About this exercise:
Wherever a line in the records contains the word "site", return that line.

Collected data
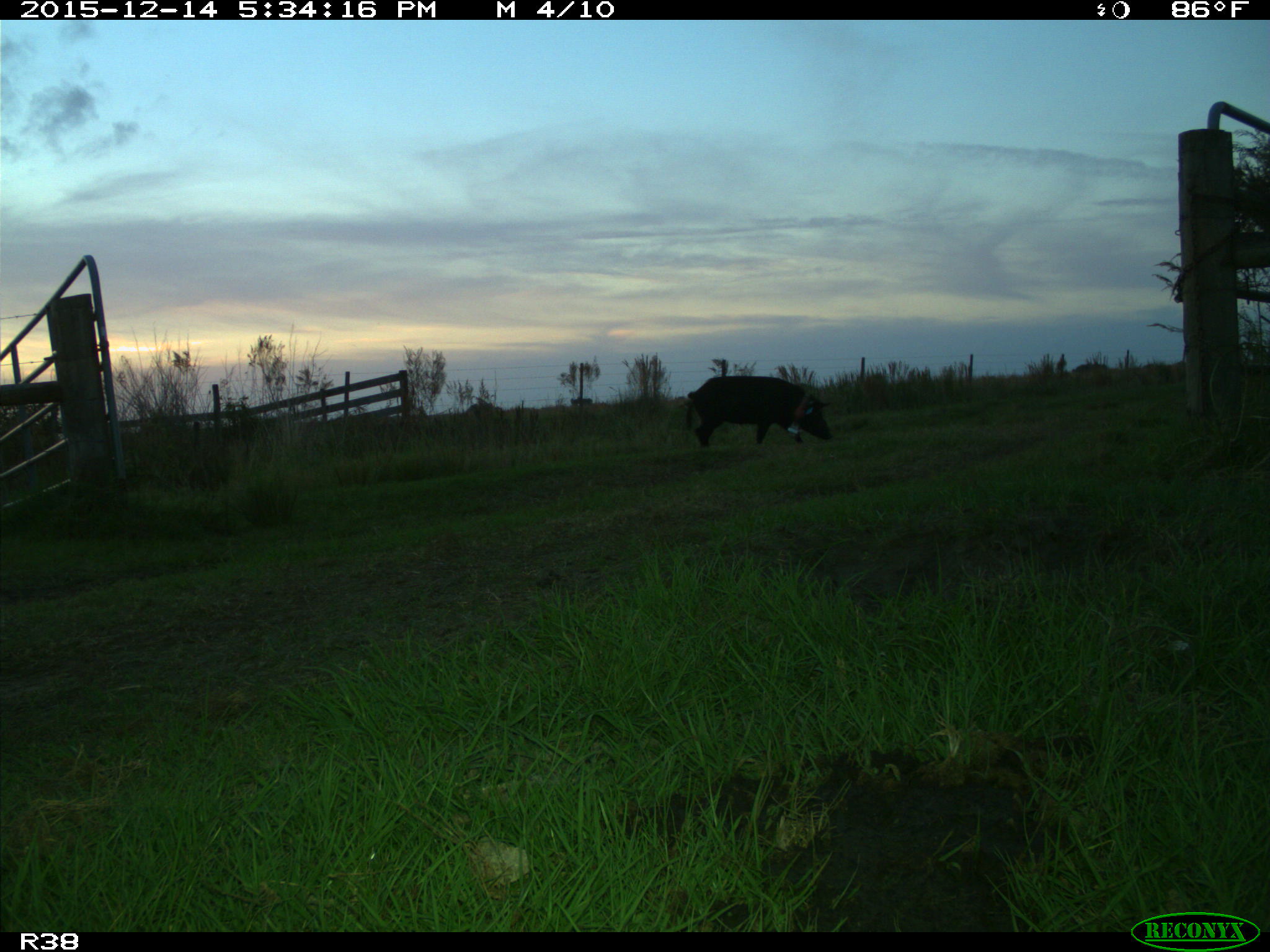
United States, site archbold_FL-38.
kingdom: Animalia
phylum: Chordata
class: Mammalia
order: Artiodactyla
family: Suidae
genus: Sus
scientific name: Sus scrofa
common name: wild boar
Sus scrofa (wild boar).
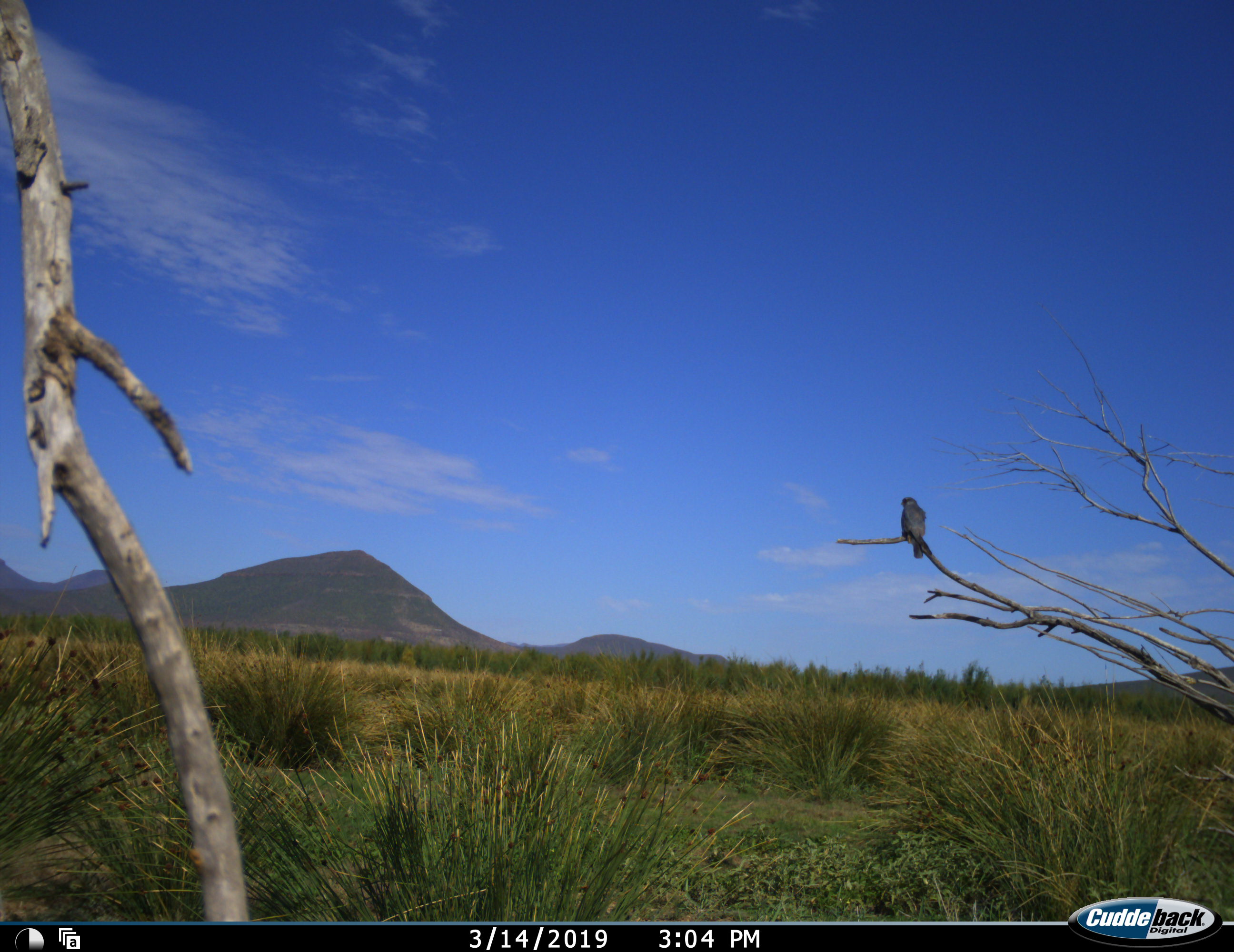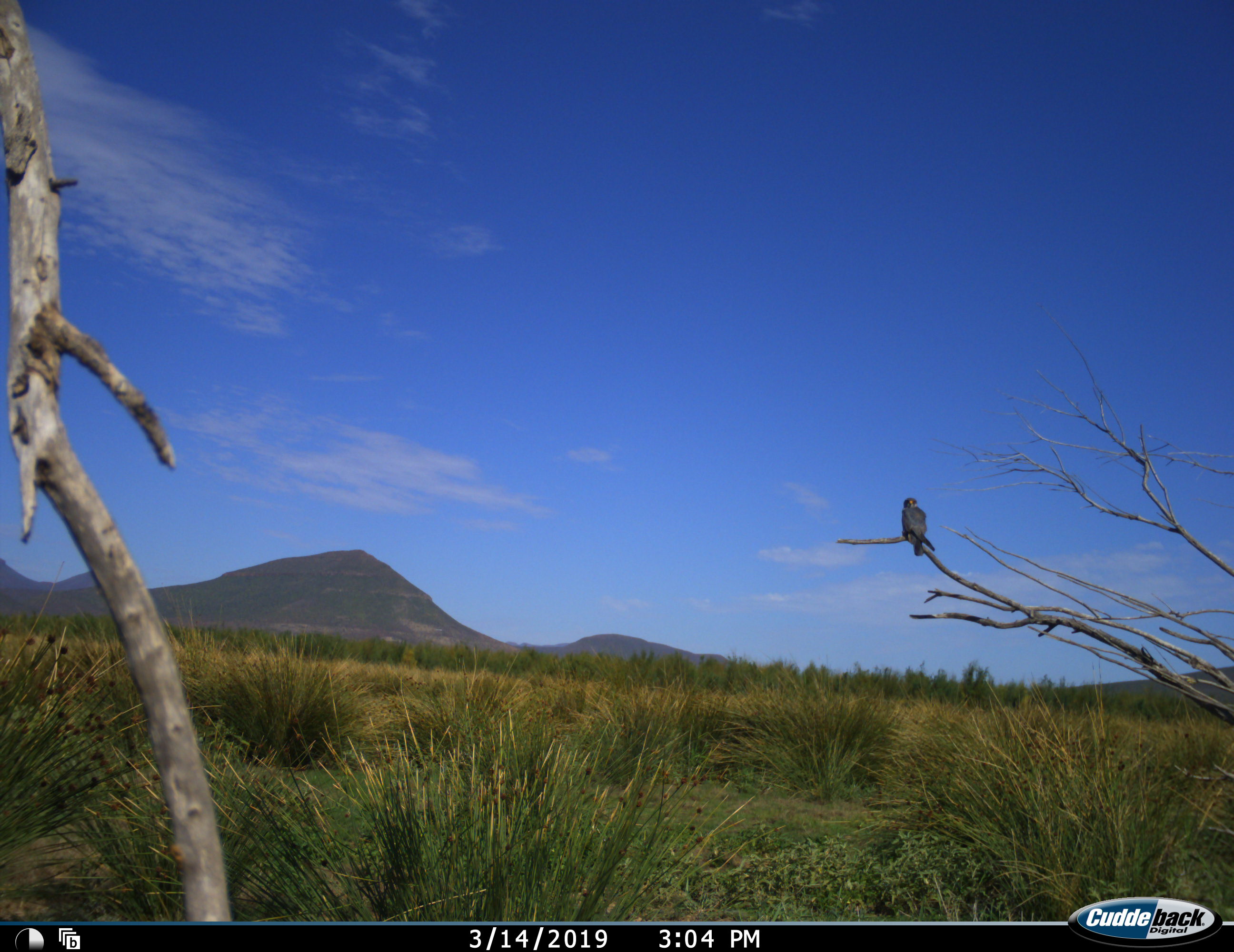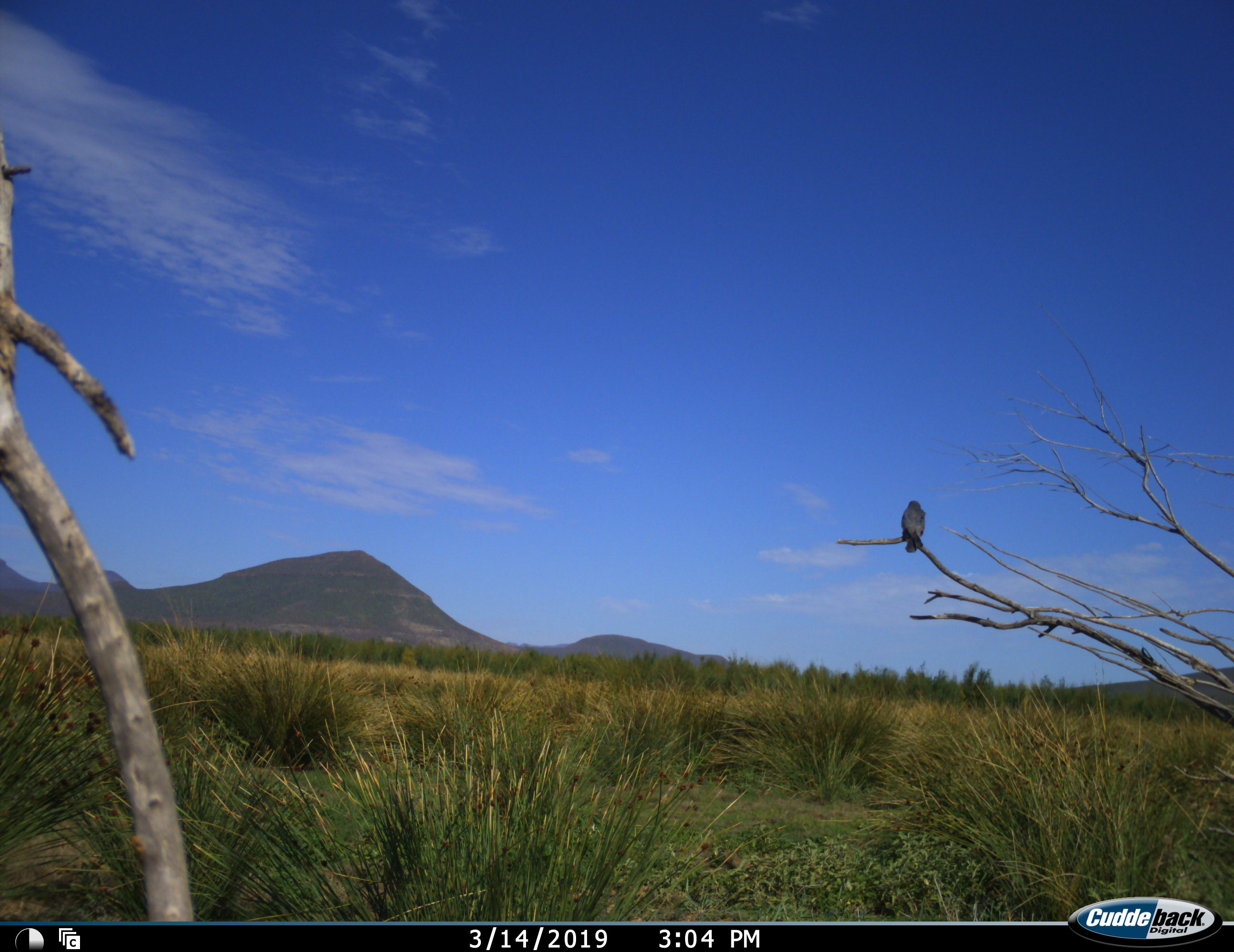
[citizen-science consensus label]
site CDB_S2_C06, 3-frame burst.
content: unidentified animal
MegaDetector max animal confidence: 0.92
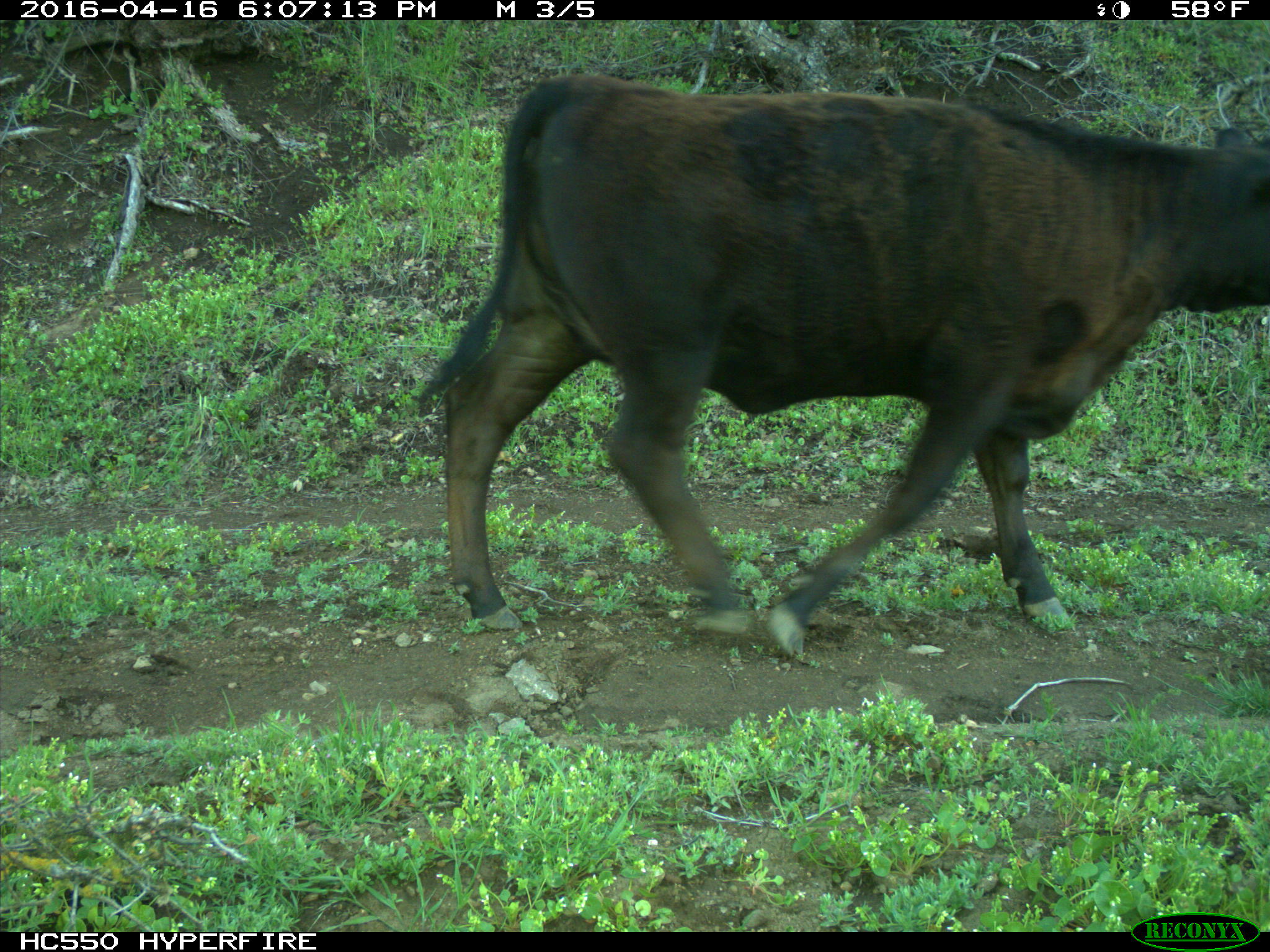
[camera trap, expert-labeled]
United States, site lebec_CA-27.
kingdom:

Answer section:
United States, site archbold_FL-38.
site CDB_S2_C06, 3-frame burst.
United States, site lebec_CA-27.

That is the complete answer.